Children's services leaders call for wholesale changes to Ofsted inspection system

Derren Hayes
Tuesday, March 31, 2015

The current Ofsted inspection system for children's services should be scrapped and replaced with a light-touch but better-targeted approach, children's services and local authority leaders say.

The current Ofsted inspection system is too onerous say children's services leaders
The current Ofsted inspection system is too onerous say children's services leaders

A joint policy paper published today by the Association of Directors of Children’s Services (ADCS), the Local Government Association (LGA) and council chief executive’s group Solace, recommends Ofsted’s single inspection framework is “stood down” because it is “no longer fit for purpose” as it fails to assess the involvement of other agencies and places too great a burden on departments.
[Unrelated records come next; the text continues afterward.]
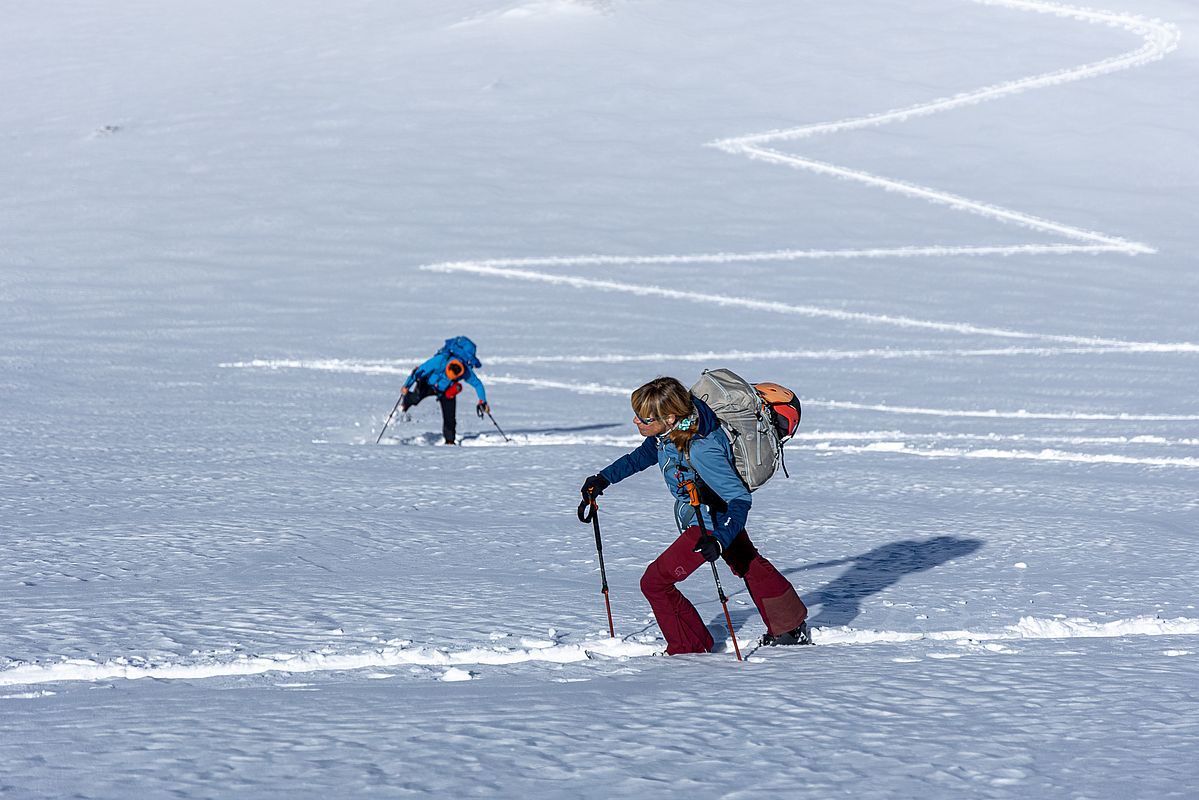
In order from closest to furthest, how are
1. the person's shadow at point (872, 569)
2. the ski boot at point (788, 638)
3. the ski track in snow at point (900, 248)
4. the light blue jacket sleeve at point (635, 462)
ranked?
the light blue jacket sleeve at point (635, 462), the ski boot at point (788, 638), the person's shadow at point (872, 569), the ski track in snow at point (900, 248)

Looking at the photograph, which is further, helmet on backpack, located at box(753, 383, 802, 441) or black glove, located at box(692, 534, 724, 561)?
helmet on backpack, located at box(753, 383, 802, 441)

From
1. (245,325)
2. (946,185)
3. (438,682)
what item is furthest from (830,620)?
(946,185)

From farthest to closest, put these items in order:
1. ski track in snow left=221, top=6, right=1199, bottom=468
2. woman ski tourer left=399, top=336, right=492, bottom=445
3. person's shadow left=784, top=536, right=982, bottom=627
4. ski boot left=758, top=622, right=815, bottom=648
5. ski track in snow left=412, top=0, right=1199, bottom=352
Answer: ski track in snow left=412, top=0, right=1199, bottom=352 < ski track in snow left=221, top=6, right=1199, bottom=468 < woman ski tourer left=399, top=336, right=492, bottom=445 < person's shadow left=784, top=536, right=982, bottom=627 < ski boot left=758, top=622, right=815, bottom=648

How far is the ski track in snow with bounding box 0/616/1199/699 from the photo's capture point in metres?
4.82

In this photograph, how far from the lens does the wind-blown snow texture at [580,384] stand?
4.15 metres

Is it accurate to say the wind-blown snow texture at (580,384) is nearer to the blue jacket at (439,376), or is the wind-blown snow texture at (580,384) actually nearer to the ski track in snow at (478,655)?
the ski track in snow at (478,655)

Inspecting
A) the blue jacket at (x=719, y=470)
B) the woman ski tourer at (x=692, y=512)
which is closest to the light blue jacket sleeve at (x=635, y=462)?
the woman ski tourer at (x=692, y=512)

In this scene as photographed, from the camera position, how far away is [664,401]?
484cm

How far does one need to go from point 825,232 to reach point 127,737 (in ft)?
73.8

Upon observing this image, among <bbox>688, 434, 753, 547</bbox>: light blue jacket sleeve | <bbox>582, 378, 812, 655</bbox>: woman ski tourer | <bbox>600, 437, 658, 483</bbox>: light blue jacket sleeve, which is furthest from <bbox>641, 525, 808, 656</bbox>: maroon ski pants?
<bbox>600, 437, 658, 483</bbox>: light blue jacket sleeve

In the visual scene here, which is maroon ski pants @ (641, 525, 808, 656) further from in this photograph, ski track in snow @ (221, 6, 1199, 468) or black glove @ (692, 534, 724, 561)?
ski track in snow @ (221, 6, 1199, 468)

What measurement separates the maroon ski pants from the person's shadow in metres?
0.58

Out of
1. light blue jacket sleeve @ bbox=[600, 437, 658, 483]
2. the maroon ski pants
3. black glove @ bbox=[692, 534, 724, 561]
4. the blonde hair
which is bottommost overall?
the maroon ski pants


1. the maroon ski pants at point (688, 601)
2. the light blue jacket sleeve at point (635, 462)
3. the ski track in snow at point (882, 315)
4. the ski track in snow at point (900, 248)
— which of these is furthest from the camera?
the ski track in snow at point (900, 248)
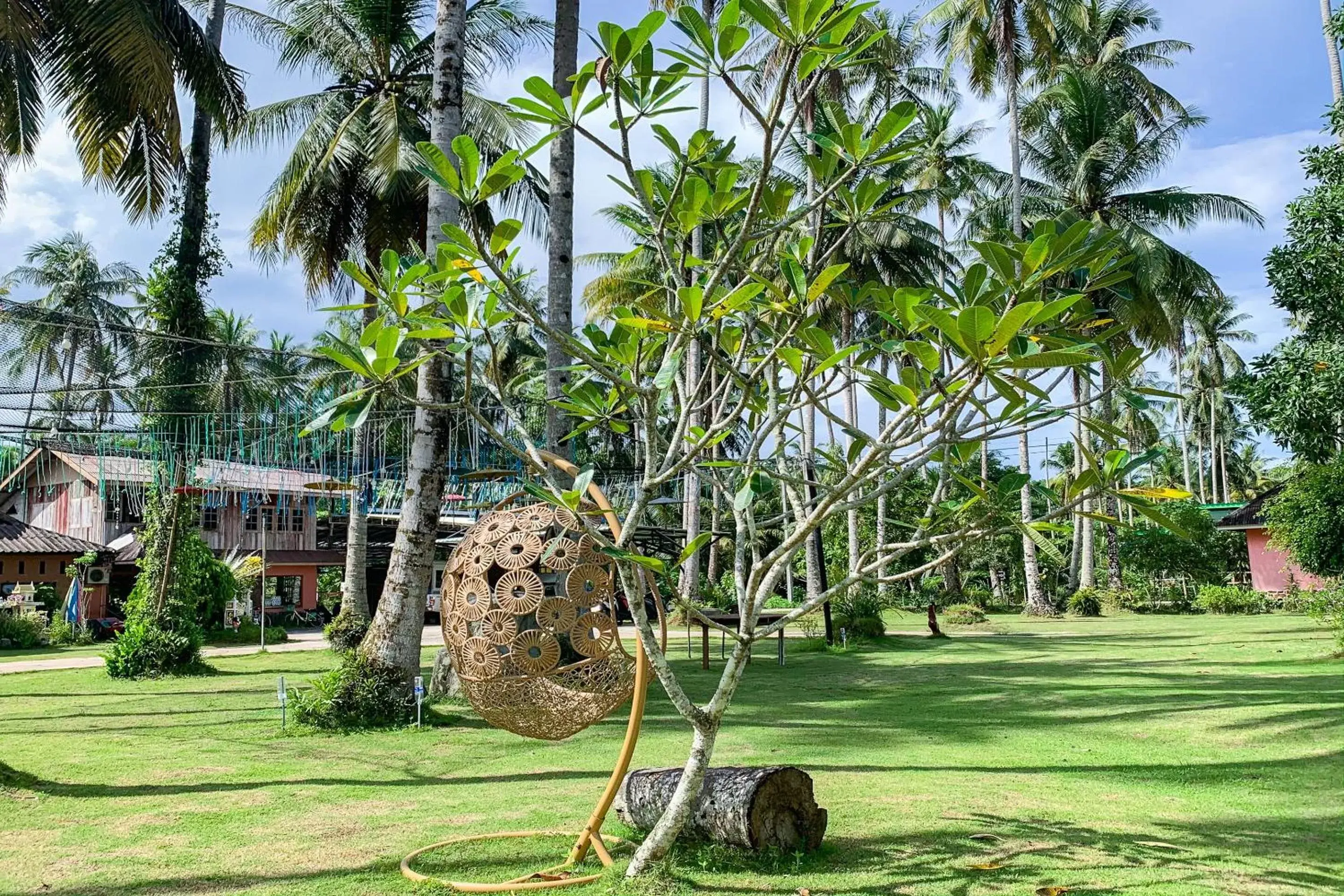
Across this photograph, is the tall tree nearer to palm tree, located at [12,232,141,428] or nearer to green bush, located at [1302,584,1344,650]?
green bush, located at [1302,584,1344,650]

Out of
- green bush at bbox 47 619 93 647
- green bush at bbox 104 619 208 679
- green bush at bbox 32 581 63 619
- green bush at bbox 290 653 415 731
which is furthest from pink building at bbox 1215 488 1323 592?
green bush at bbox 32 581 63 619

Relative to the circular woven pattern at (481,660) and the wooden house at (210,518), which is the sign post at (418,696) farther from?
the wooden house at (210,518)

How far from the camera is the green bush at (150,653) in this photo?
13.6 m

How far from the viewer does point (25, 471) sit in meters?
28.2

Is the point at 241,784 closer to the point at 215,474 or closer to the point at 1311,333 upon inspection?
the point at 1311,333

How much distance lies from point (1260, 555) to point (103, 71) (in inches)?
1209

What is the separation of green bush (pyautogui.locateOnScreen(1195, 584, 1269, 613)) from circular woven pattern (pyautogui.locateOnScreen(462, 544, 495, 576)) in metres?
24.9

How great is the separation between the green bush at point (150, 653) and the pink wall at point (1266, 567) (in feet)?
87.6

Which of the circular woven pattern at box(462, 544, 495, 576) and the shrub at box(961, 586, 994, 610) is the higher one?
the circular woven pattern at box(462, 544, 495, 576)

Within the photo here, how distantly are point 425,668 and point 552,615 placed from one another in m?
9.37

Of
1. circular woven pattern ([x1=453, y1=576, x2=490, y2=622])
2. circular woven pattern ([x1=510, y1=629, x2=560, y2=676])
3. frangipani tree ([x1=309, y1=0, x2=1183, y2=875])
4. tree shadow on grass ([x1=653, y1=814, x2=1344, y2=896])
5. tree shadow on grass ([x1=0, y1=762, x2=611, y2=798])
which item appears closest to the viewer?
frangipani tree ([x1=309, y1=0, x2=1183, y2=875])

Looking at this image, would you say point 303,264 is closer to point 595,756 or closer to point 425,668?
point 425,668

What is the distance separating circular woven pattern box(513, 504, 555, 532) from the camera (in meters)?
5.68

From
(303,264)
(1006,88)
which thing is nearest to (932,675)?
(303,264)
Instead, the three organisations are calling for the introduction of unannounced inspections of “front-door” arrangements covering contact, referral and assessment procedures and systems. These could be done by a single inspectorate or on a multi-agency basis, they add.

Findings from these lighter-touch inspections would be included in a narrative report that describes whether practice meets required standards along with recommendations on how services could be improved.

Authorities where significant concerns were identified would be subject, along with other services working with children and young people, to a wider, multi-agency joint inspection, with a narrative judgment.

Such an approach would do away with the current four-tier Ofsted grading system, which assigns a single-word judgment to summarise a department’s performance. Since its introduction in November 2013, three-quarters of authorities inspected have had children’s services judged to be not good enough.

The organisations also want to see a “significant expansion” of thematic inspections focused on assessing performance across services for children and young people on a range of issues. This, they say, would become the “bedrock of improvement” and focus on issues all local areas struggle with such as tackling domestic violence.

It repeats the call made by the ADCS last year, and follows the announcement by Ofsted in February that it intends to carry out six multi-agency inspections targeted by area of practice or locality over the next 12 months.

Alan Wood, president of ADCS, said: “The UK has one of the safest child protection systems in the developed world yet the single inspection framework results to date do not reflect this reality. The ADCS believes this is because the current framework does not get to the heart of how well services are working, and, with a single-worded judgment it tells a partial and excessively negative story, which runs the risk of weakening the very services it seeks to improve.
 
“A new regime is needed, one that takes into account the input of all safeguarding partners and contributes much more positively to achieving better outcomes for children and young people. This must sit at the heart of inspection activity in the future, not institutional boundaries.”
 
David Simmonds, chairman of the LGA’s children and young people board, said: “There is a need for an urgent, back to basics review of Ofsted, as there are big question marks over the quality of judgments following what has happened in Rotherham and Birmingham, among other areas.

“Keeping children safe is the most important thing that councils do, but we know we cannot do it alone. Protecting children does not fall only to councils, but to the police, health services, schools and local groups. Inspections must reflect this and ensure children are at the heart of what we do.
 
“We have long called for a scrutiny processes to adopt the same approach, so every organisation involved in child protection is examined during an inspection. This new framework would ensure inspection was proportionate and effective.”

An Ofsted spokesperson said: "We welcome the debate on inspections and are committed to working with the sector to further develop and improve inspection. As the position paper recognises, Ofsted announced earlier this year that it is to consult on the future of joint multi-agency inspections, and we will be working closely with these organisations on this important programme of work.”